Paris: I think passivity in relationships, especially in heterosexual ones, can be as damaging as active misogyny and oppression. We see people saying all the time, “not all men” but when all the other men sit by and do nothing, it might as well be. The same goes for domestic labour. The whole, “You make me do too much labour”, doesn’t necessarily mean being forced to, although that may be the case in some households. There's a dynamic and a misogynistic assumption in relationships that if the man doesn’t do a hair more than the stuff he absolutely has to or doesn’t do something without being asked; He knows that it will get done because the woman in the relationship will do it and carry out that domestic labour so that- they don’t live in squalor. She doesn’t deserve to live like that, he doesn’t deserve to live like that. In this case, his passivity is just as much of a vehicle to make someone do something as if he was forcing her to and I think that’s a universal experience. There are videos on tiktok where girls say, “I'll see how many days it takes before my boyfriend notices that I have stopped picking up his socks” or something, you know? I see these kinds of games of chicken everywhere in relationships and the passivity of men is powerful in a bad way. This is what, “You make me do too much labour” is referencing.

Q. That’s an amazing and really relatable perspective!

Now, there is also another interesting aspect that I want you to elaborate on: Most of our world is constructed around patriarchal constructs, as a brown woman, I live in a very patriarchal society where I have to take on the role of a therapist, making a man learn and understand things through the empathetic lens of a woman. What do you think is the best way to deal with this?

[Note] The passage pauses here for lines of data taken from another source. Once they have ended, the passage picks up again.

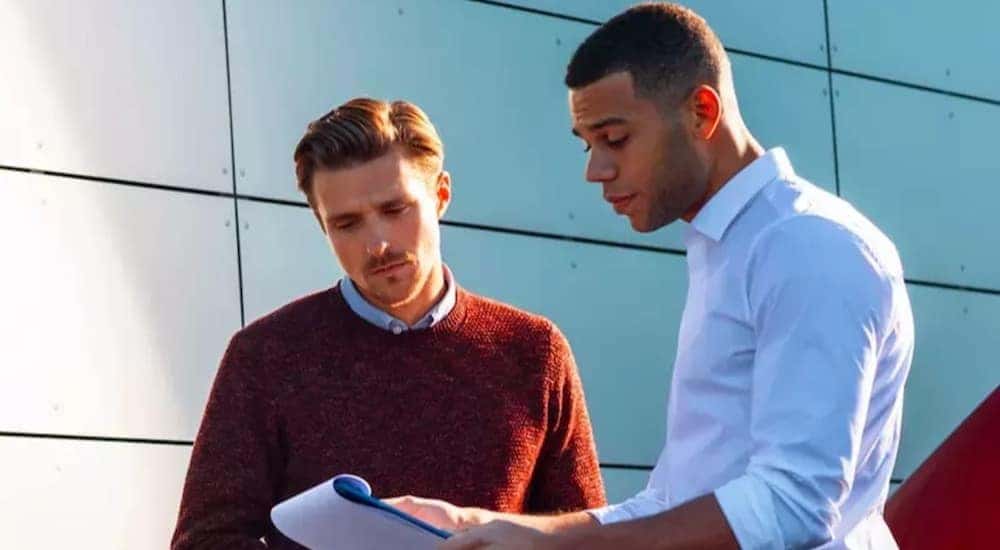 A dealership employee is shown assisting a customer with financial services.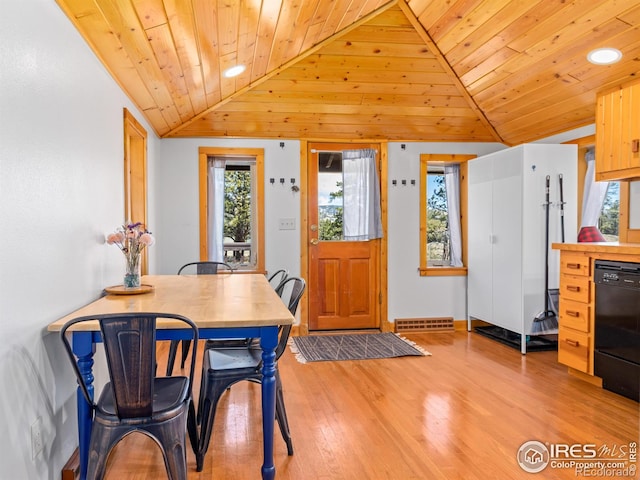 1221 Griffith Ct, Estes Park, CO 80517 - dining area featuring vaulted ceiling, wood ceiling, healthy amount of natural light, wood finished floors, and baseboards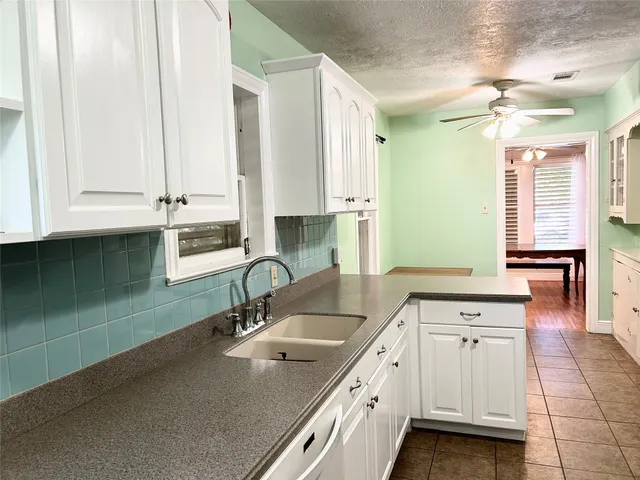 a kitchen with sink cabinets and window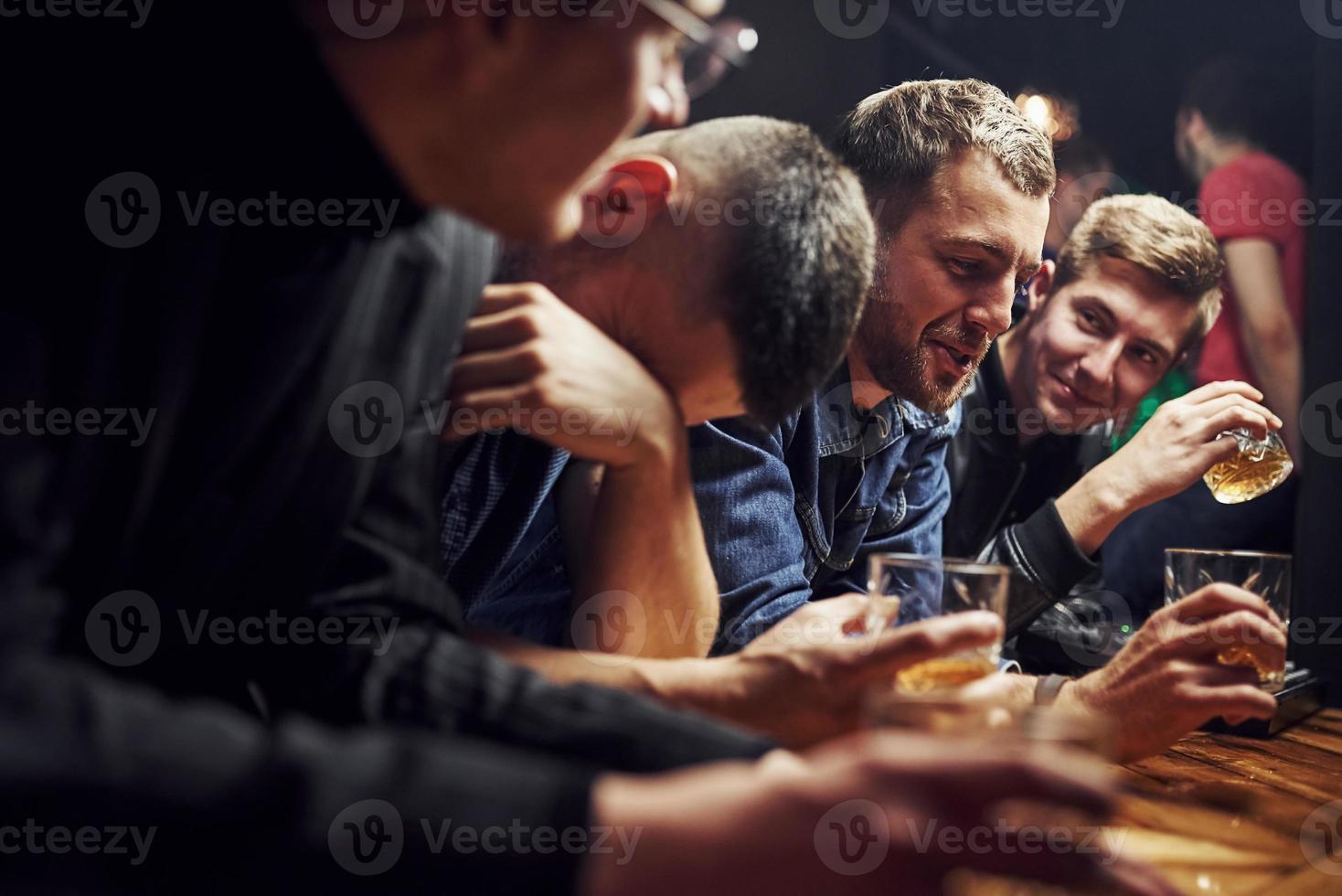 Guy feels awful. Friends resting in the pub with alcohol in hands. Having conversation photo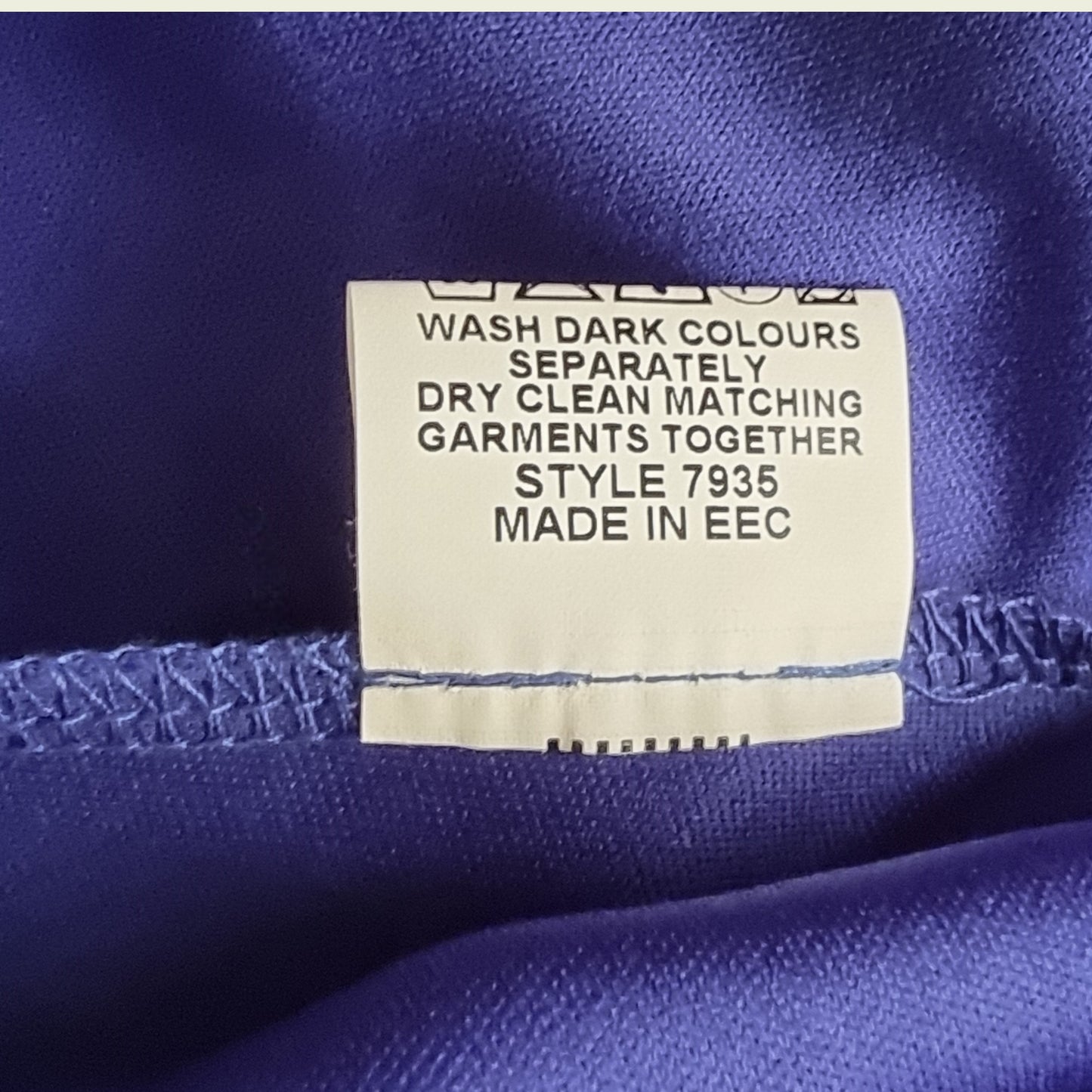 Clothing label on a blue fabric background with text instructions.
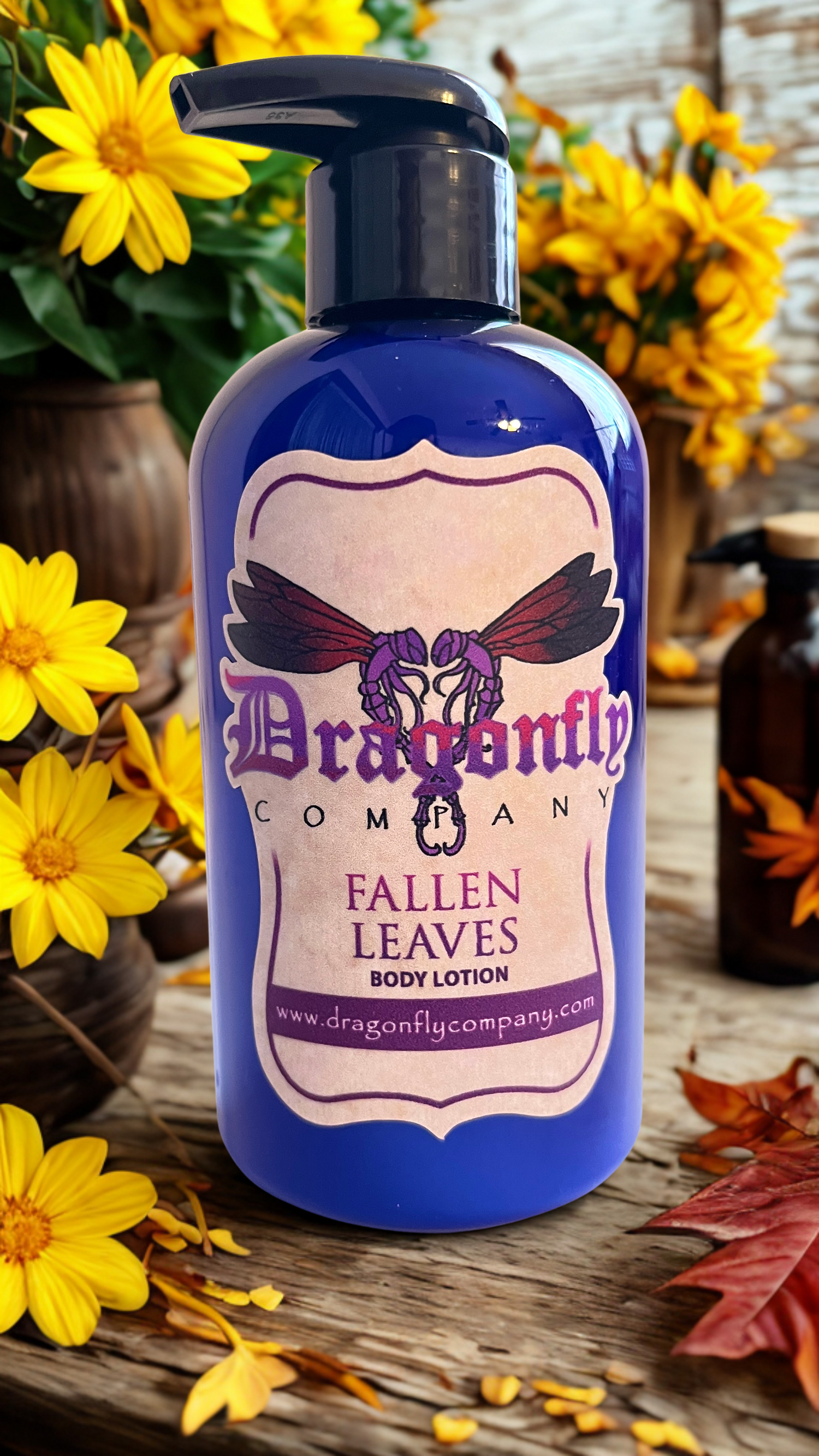 Blue bottle of 'Fallen Leaves' body lotion from Dragonfly Company with autumn leaves and flowers in the background.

Paris: What an amazing question! Once again, I don’t pretend to be an expert. I’m just a songwriter and a frustrated woman, but I think this is one of those things where the solution doesn’t lie within the individual. There needs to be some collective accountability taken by the people who would normally sit back and let others educate them, when they should be the ones educating themselves and taking that initiative. In the same way, they cause the imbalance of domestic labour that happens in households, because instead of just kind of thinking for themselves about what needs to be done, they will wait for women to delegate them. In those cases, even though they are doing the chores, the mental load is still on her. So this is a collective thing, and it really is up to those same people to be educating themselves and showing empathy to others.

I mean, you hear all the kinds of hoops men jump through sometimes in order to teach themselves how to be empathetic, like: “What if it were your wife?”, “What if it were your sister?”. It’s like, what about considering women as people and that you should be empathetic towards them?

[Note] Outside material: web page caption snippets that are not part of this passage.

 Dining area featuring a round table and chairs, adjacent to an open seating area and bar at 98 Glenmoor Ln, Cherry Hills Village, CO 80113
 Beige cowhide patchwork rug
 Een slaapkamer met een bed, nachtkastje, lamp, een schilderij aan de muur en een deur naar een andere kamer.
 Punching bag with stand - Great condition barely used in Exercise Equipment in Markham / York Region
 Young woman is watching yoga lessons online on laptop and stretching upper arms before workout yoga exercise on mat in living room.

For many, a lot of frustration lies in the fact that it’s not up to the individual but it’s up to many individuals to change these dynamics.

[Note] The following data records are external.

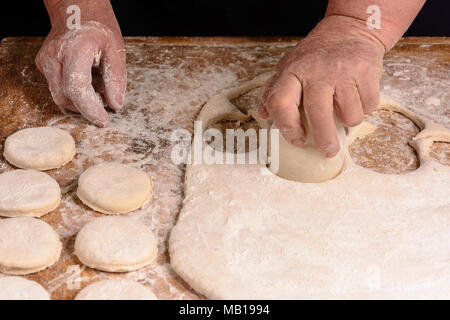 Granny serre un verre d'un cercle dans une pâte sur la table 2018 Banque D'Images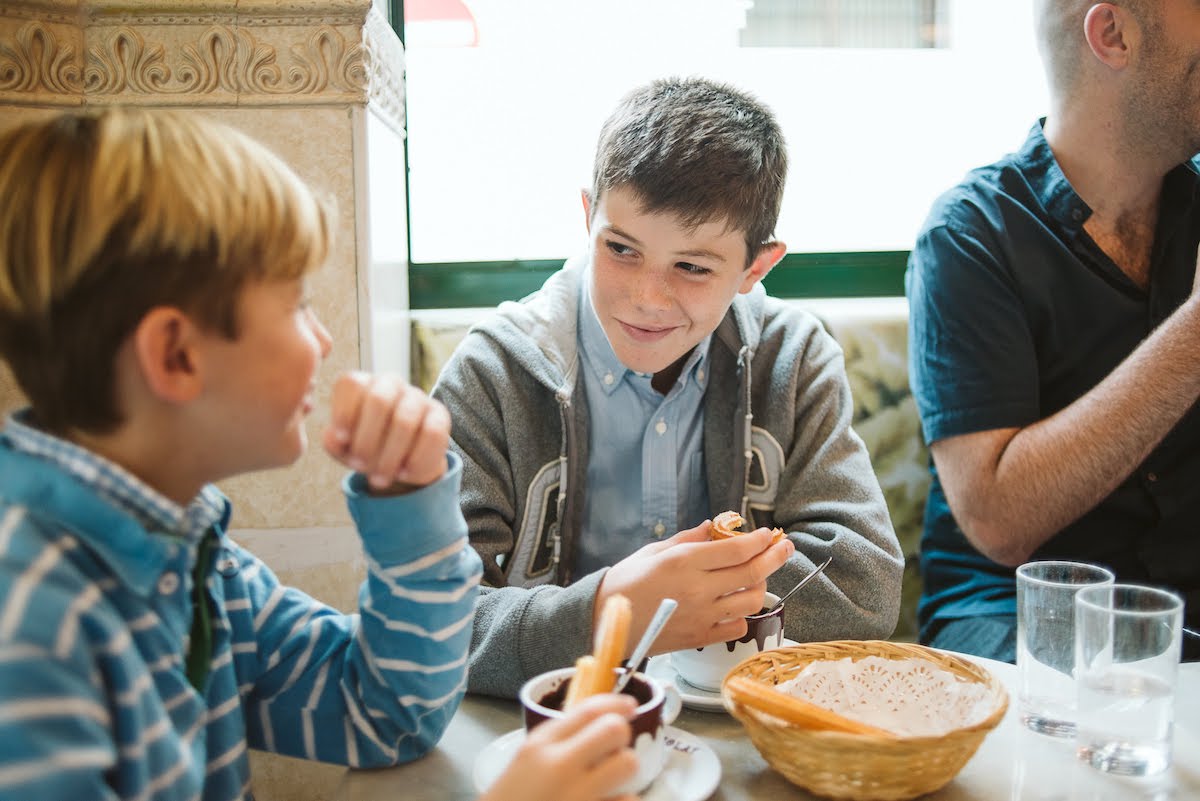 Two young boys eating churros at a cafe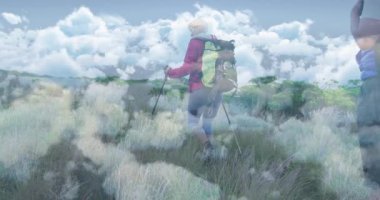 Yürüyüş direkleri kullanan kadın yürüyüşçü ve otlakta yürüyen erkek yürüyüşçü, seyahat verileriyle örtüşüyor. Macera, keşif, vahşi doğa, doğa, dayanıklılık, manzara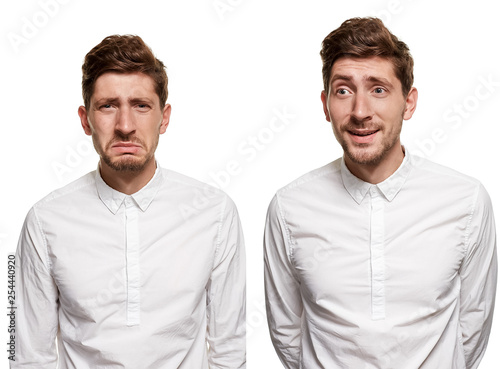 Handsome man in a white shirt makes faces, isolated on a white background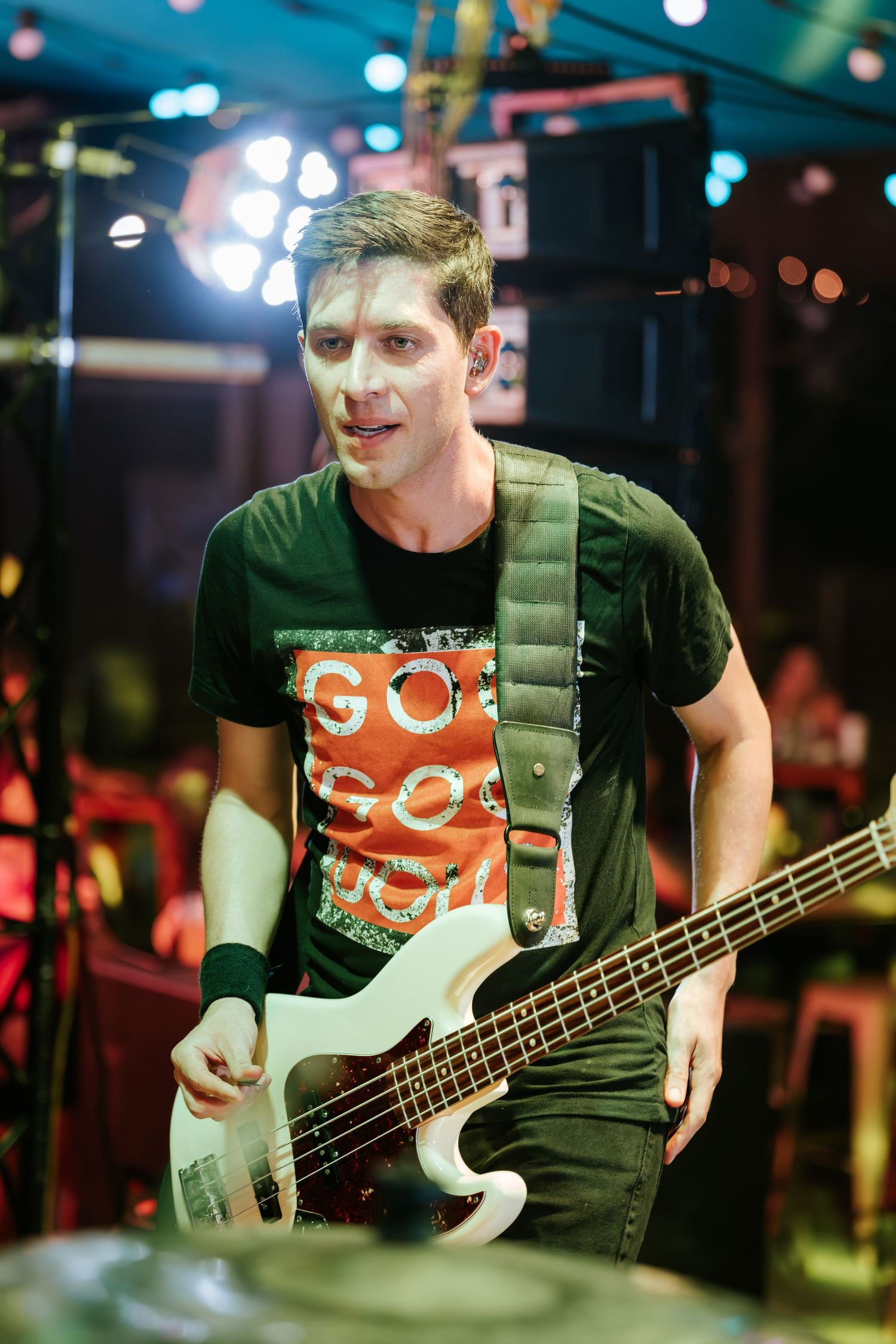 Bass guitarist performing on stage with focused expression under stage lights.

Q. That’s definitely true! What is one advice you would like to give to young girls who want to one day become an artist like you? We would love to see more artists like you to be honest. That would be such a big win for women!

Paris: I think, if you want to be a songwriter, the one thing that I could say is that just write. It’s going to be really bad at first but write when you’re upset, write when you’re pissed off, write when you’re happy, write when you’re feeling anything that you can feel deeply enough that you can extend it beyond yourself.

Use it to sort of help yourself because that is when it becomes the most genuine; when you are using art as an outlet for your own pain, love, grief, and thoughts. This will also train you to think deeply through your artwork and music.

Just keep doing it and don’t penalize yourself if you don't like what you have written because you eventually will one day. People get frustrated when doing something new, it takes a while to figure out what works. I have written several songs, some of which I wouldn’t release work stylistically similar to now, but again it is there and it was a necessary part of the journey for where I am now. It’s a long and frustrating process to figure out what you want to put across but it’s really really worth it!